==== Text section
Salbutamol sulphate containing inhaler should be used with caution in patients with convulsive disorders, hyperthyroidism, or diabetes mellitus and in patients who are unusually responsive to sympathomimetic amines.
Beta-adrenergic agents may also produce significant hypokalemia in some patients (possibly through intracellular shunting) which has the potential to produce adverse cardiovascular effects. The decrease in serum potassium is usually transient, not requiring supplementation. Combination of Ipratropium and Salbutamol Inhaler has not been studied in patients with hepatic or renal insufficiency. It should be used with caution in those patient populations.
========
==== Supplied information
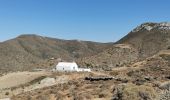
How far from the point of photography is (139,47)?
131750 mm

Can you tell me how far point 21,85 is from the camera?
63469mm

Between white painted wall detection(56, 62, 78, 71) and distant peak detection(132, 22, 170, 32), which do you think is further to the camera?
distant peak detection(132, 22, 170, 32)

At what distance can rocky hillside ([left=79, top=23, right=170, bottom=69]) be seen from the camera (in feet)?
365

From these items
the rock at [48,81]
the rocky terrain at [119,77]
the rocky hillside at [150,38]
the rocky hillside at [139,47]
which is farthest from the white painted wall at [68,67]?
the rocky hillside at [150,38]

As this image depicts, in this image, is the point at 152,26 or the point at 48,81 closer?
the point at 48,81

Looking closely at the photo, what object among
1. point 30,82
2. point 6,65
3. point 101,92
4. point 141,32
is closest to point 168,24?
point 141,32

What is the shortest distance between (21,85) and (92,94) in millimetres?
34044

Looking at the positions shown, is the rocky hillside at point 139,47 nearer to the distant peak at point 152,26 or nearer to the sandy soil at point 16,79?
the distant peak at point 152,26

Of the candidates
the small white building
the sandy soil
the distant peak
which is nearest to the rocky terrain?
the distant peak

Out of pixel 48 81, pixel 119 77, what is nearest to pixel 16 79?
pixel 48 81

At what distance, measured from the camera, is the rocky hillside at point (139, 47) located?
365 feet

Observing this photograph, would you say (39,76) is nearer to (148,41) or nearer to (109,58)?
(109,58)

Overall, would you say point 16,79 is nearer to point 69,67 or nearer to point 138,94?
point 69,67

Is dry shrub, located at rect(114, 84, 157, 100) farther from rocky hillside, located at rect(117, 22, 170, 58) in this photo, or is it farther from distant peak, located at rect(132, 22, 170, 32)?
distant peak, located at rect(132, 22, 170, 32)
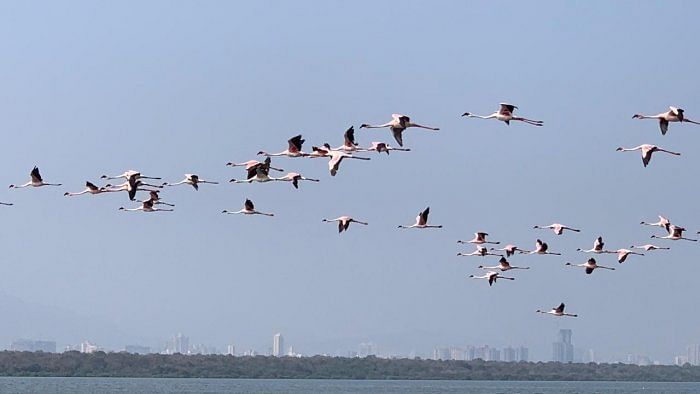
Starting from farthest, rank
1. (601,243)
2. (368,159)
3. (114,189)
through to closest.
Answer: (601,243), (114,189), (368,159)

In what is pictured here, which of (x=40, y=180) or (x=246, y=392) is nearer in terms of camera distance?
(x=40, y=180)

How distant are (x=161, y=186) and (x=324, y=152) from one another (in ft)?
24.1

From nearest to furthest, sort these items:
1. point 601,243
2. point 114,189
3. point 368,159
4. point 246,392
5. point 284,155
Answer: point 368,159, point 284,155, point 114,189, point 601,243, point 246,392

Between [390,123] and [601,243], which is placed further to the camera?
[601,243]

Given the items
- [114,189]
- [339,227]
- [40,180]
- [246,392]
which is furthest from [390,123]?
[246,392]

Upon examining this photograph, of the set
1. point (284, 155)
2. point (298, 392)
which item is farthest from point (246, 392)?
point (284, 155)

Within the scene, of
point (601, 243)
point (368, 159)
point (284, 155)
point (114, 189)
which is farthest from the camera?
point (601, 243)

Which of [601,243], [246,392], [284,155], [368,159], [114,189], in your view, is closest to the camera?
[368,159]

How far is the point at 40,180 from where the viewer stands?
50.7 meters

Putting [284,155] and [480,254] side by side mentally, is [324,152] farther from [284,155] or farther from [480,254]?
[480,254]

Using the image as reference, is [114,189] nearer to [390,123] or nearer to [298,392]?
[390,123]

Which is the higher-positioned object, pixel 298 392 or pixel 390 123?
pixel 390 123

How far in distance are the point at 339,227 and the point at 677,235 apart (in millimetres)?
12292

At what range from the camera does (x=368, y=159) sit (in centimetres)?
4131
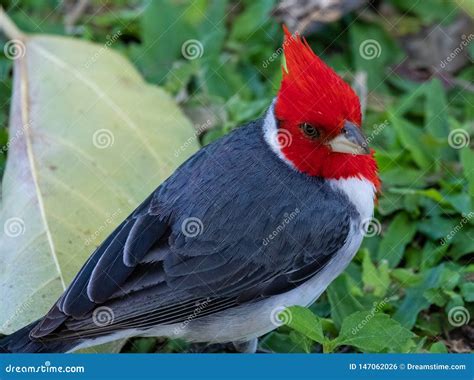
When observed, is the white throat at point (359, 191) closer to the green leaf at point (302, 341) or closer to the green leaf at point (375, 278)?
the green leaf at point (375, 278)

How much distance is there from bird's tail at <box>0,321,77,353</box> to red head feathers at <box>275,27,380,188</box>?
124cm

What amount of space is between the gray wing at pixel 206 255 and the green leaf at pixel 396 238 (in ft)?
2.47

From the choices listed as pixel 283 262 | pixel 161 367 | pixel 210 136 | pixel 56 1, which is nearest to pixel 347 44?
pixel 210 136

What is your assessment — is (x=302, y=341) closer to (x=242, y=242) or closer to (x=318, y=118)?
(x=242, y=242)

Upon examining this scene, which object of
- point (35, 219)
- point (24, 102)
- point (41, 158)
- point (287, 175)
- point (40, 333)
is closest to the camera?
point (40, 333)

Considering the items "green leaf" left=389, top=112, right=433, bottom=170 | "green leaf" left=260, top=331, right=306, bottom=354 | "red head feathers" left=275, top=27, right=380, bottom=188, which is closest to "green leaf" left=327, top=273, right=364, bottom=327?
"green leaf" left=260, top=331, right=306, bottom=354

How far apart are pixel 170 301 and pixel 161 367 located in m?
0.31

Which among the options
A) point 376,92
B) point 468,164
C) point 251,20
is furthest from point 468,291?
point 251,20

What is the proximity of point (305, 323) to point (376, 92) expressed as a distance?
221 centimetres

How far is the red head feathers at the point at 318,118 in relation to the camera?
3.91m

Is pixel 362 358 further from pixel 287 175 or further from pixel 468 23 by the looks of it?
pixel 468 23

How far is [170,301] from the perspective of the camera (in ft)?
12.5

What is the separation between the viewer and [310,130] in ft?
13.1

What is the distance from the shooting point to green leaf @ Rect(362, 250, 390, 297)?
4.41 m
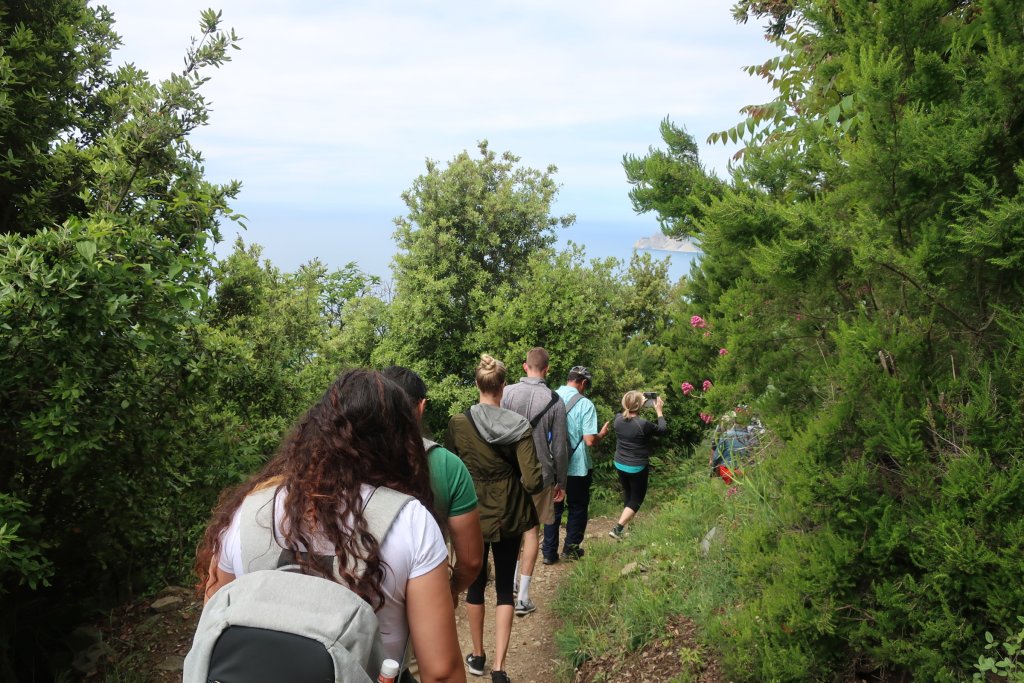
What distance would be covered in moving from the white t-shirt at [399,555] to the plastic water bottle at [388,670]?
0.53 feet

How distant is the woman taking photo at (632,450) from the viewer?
800cm

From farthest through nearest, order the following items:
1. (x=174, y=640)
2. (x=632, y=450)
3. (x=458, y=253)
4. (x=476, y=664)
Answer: (x=458, y=253), (x=632, y=450), (x=174, y=640), (x=476, y=664)

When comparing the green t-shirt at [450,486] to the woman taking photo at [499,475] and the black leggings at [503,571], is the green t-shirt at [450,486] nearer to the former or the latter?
the woman taking photo at [499,475]

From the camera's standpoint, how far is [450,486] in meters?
2.89

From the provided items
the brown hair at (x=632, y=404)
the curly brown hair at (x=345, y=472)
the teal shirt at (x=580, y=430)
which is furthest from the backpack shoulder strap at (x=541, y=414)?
the curly brown hair at (x=345, y=472)

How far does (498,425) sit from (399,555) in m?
2.85

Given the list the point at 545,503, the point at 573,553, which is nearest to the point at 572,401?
the point at 545,503

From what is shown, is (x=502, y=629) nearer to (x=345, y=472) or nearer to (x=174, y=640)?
(x=174, y=640)

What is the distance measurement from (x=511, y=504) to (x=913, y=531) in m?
2.41

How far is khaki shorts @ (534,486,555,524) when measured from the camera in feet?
20.8

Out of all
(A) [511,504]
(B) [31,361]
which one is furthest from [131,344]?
(A) [511,504]

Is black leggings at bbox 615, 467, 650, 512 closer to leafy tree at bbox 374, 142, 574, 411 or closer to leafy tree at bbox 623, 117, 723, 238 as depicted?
leafy tree at bbox 623, 117, 723, 238

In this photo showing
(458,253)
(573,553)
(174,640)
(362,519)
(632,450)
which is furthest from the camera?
(458,253)

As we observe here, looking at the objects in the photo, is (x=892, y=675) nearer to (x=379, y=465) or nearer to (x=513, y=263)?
(x=379, y=465)
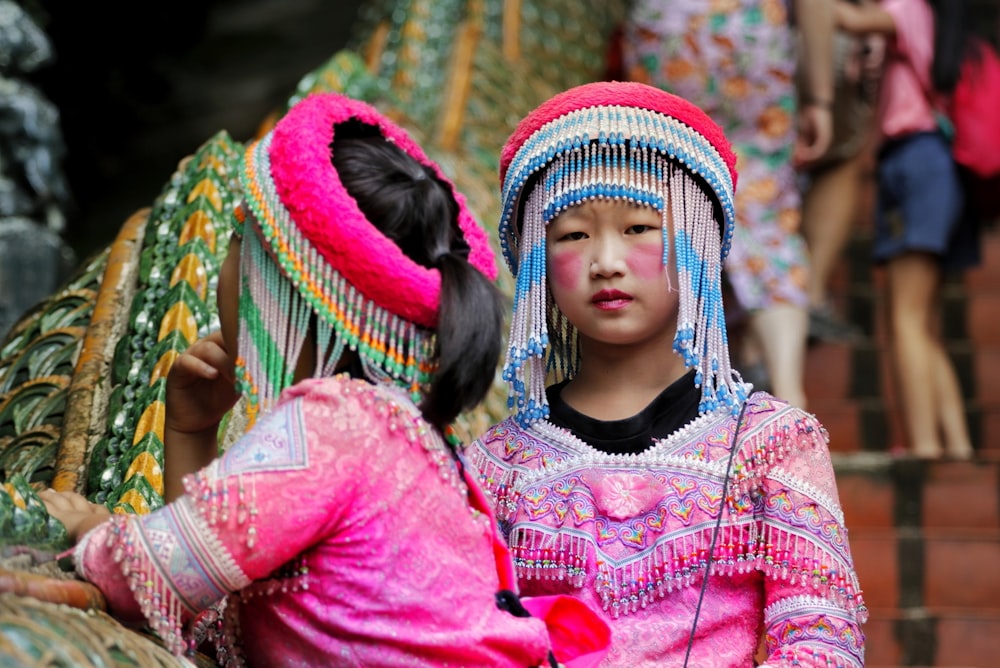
========
Action item A: Please echo the inhaler passage between "Beta-adrenergic agents may" and "those patient populations.", inclusive.
Action item B: According to the inhaler passage, in which patients has the combination of Ipratropium and Salbutamol Inhaler not been studied?
The records have no connection to the inhaler passage.

Task output A:
Beta-adrenergic agents may also produce significant hypokalemia in some patients (possibly through intracellular shunting) which has the potential to produce adverse cardiovascular effects. The decrease in serum potassium is usually transient, not requiring supplementation. Combination of Ipratropium and Salbutamol Inhaler has not been studied in patients with hepatic or renal insufficiency. It should be used with caution in those patient populations.

Task output B: Patients with hepatic or renal insufficiency.